* _MATERIAL TO PROCESS_
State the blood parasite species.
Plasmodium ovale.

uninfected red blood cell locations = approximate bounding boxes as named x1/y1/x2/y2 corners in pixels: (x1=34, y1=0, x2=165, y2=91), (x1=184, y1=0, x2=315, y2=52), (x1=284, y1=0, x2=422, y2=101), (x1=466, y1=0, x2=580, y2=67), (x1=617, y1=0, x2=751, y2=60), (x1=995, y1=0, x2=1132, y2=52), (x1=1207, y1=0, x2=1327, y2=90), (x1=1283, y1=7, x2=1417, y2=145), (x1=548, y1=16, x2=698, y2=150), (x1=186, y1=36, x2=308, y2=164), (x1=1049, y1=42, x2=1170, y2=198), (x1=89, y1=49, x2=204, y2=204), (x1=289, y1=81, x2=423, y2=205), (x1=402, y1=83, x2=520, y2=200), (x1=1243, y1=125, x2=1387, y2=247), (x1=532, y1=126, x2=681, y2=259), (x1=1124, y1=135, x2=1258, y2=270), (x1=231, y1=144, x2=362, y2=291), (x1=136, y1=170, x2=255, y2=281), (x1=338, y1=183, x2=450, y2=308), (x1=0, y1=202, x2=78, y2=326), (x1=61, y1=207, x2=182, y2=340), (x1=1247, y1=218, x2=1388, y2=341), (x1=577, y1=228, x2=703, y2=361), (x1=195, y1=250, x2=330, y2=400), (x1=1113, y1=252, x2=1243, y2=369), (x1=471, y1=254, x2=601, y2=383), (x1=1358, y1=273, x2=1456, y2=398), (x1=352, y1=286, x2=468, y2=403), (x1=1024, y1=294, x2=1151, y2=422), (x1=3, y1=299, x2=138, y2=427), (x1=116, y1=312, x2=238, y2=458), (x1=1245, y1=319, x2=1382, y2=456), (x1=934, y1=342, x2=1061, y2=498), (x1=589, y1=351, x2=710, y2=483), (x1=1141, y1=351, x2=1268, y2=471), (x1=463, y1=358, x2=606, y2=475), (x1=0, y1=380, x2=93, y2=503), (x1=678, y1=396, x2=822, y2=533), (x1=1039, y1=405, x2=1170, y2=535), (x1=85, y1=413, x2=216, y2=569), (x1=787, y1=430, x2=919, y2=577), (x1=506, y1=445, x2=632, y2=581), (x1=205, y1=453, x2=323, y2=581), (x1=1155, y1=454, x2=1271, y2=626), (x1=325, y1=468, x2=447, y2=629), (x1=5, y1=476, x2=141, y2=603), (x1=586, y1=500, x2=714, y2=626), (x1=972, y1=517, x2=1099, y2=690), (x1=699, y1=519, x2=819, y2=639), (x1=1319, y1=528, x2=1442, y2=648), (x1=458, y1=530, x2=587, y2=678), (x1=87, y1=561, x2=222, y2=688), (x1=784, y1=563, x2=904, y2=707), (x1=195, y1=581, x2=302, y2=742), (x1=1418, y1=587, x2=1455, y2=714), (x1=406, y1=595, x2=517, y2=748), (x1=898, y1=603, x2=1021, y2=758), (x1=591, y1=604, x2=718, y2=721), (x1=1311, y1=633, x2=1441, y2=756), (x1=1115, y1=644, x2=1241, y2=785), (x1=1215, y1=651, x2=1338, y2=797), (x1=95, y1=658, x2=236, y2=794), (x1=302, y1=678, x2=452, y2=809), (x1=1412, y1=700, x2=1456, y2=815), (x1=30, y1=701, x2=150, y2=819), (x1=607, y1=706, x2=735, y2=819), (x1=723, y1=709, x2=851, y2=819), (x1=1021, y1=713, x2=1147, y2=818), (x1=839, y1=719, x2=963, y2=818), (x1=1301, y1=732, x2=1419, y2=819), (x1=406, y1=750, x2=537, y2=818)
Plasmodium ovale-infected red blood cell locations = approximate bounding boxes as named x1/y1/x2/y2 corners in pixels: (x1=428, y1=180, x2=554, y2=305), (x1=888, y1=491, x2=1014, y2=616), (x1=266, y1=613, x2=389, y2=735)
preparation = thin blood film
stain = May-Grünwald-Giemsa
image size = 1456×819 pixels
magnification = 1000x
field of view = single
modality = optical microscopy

* _BRIEF_
Copy each line in the entries above where the word "Plasmodium" shows up.

* _ANSWER FOR THIS EXERCISE_
Plasmodium ovale.
Plasmodium ovale-infected red blood cell locations = approximate bounding boxes as named x1/y1/x2/y2 corners in pixels: (x1=428, y1=180, x2=554, y2=305), (x1=888, y1=491, x2=1014, y2=616), (x1=266, y1=613, x2=389, y2=735)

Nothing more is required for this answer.